So here's the first question we've been dying to ask you, because we think you might be the only one who can answer it. You and we have been on television before, but never to the extent of exposure as there was on "Costas Now." We went to a baseball game in Milwaukee five days afterwards, and the beer guy recognized us from the show. (And asked for a high five. It's very difficult to high five a man when you're both holding bottles of beer.) We're not sure we like having so many people getting their introduction to us through that show, and we suspect you feel the same way. Do people recognize you from the show now? Has anyone said anything to you? Do you fear that a lifetime of work could be in danger of being boiled down to "that guy from HBO?"
Yes, tons of people have talked to me about my Costas appearance. They don't say much, just sort of chuckle as if to say, "What the Hell was with you that night?'" I did fear that a lifetime of work would be boiled down to that appearance. But in recent weeks, more people have agreed me than disagreed with me, although the general consensus is that there was a more artful way to express myself, which there was. My apology to you stands; you should not have been treated that way. Ironically perhaps, ever since the appearance, job offers have poured in. Only in America I guess...
I have also made a point to respond to as many people as I can who sent me emails, as long as they were relatively reasonable. And the answers back in general were kind and supportive of my past work, which made me feel a helluva lot better. At least one person I had never met kept staring me, said he had seen me somewhere. I mentioned Costas and he just said, "Yeah, that was it!" Then I quickly changed the subject.
I still don't like the snarkiness of Deadspin. I still have a problem with tons of blogs because they are malicious and horribly written (there is more to writing than just sitting in front of a keyboard and putting down whatever pops in your head). The Deadspin posts are at least short and cleverly designed to elicit posts. As you and I both know, it is the comments that elicit the posts. They do go hand in hand. And most of the posts on Deadspin are stupid, sexually sophomoric and basically indulge in an unfunny game of who-can-top-this to be the most profane and inane. But I have also found blogs that are filled with good information, in particular those dedicated to a single subject. So the wide net I cast on the show was misplaced.
We don't want to get back into the whole "debate" AGAIN, but some points probably need to be addressed. Honestly, we tend to agree with Dan Steinberg of The Washington Post, who wrote: "Bissinger's delivery was marvelously entertaining, but that the crux of his argument made less sense than Emmitt Smith on mescaline." We've never felt you had anything to apologize for; everybody has the right to their viewpoint, and to express it however they feel. That doesn't make anything you said any more correct.
So, while we're here, we should probably dig into some of this, briefly, for a bit. As we do hope you noticed, we've tried to take the high road about this, not only on the show, but on Deadspin and in interviews afterwards. We plan on continuing that. But we're still a little confused about what you think of blogs, and us, and Deadspin. Let's focus on two aspects of all this we strongly disagree with you on: Comments, and press passes.
In The Starting Five interview, you said, "I hate Deadspin. I think it represents everything that's wrong with blogs because it's snarky, malicious, mean spirited and vaguely filled with invectives–in particular when it comes to the comments. The comments are guided by the posts."

= = = = = = =

> _Written exercise 1_
In the interview, in which city did the interviewers attend a baseball game five days after the show?

= = = = = = =

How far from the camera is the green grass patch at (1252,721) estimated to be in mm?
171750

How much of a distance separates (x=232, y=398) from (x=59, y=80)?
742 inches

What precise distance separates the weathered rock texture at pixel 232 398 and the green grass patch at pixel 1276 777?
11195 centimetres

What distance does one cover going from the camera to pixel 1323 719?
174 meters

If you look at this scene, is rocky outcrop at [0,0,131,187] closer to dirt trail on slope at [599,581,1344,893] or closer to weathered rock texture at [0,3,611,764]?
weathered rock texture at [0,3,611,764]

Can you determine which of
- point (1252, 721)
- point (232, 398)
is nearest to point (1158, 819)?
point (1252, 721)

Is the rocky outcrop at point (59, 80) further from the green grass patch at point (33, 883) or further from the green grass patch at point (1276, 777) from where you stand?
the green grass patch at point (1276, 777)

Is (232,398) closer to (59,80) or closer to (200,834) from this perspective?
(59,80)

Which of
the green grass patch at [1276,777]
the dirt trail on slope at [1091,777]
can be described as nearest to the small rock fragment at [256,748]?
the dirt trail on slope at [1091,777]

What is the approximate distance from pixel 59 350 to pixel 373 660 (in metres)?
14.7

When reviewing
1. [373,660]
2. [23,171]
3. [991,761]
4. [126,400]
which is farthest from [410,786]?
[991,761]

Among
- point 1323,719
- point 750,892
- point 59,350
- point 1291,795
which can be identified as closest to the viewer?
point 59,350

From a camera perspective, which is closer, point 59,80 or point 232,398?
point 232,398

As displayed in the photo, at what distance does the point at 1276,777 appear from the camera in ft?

= = = = = = =

> _Written exercise 2_
Render the lines of the entries as a numbered list, beginning at the line that contains "From a camera" and stopping after the last line of the entries. Omit blank lines.

> _Complete output 1_
Milwaukee

> _Complete output 2_
1. From a camera perspective, which is closer, point 59,80 or point 232,398?
2. point 232,398
3. As displayed in the photo, at what distance does the point at 1276,777 appear from the camera in ft?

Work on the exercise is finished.